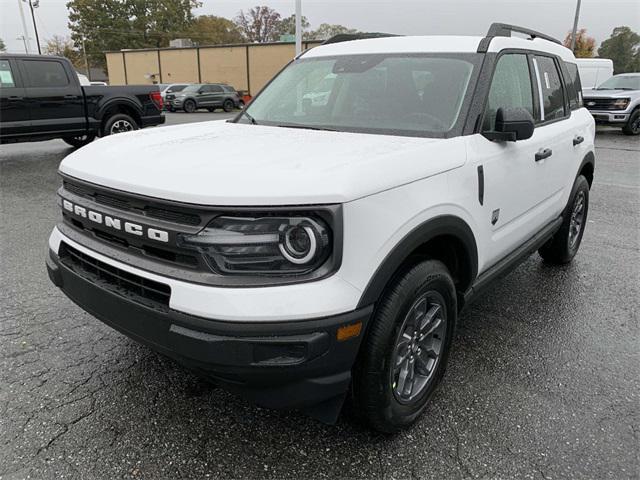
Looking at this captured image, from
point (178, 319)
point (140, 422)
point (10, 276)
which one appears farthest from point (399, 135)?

============

**DO THIS:** Set out the lines of the records above as a JSON list of strings, one string per line, skipping any blank lines. Leave the pictures out.

**RESULT OF THE EXERCISE:**
[
  "Looking at this captured image, from",
  "point (178, 319)",
  "point (140, 422)",
  "point (10, 276)",
  "which one appears farthest from point (399, 135)?"
]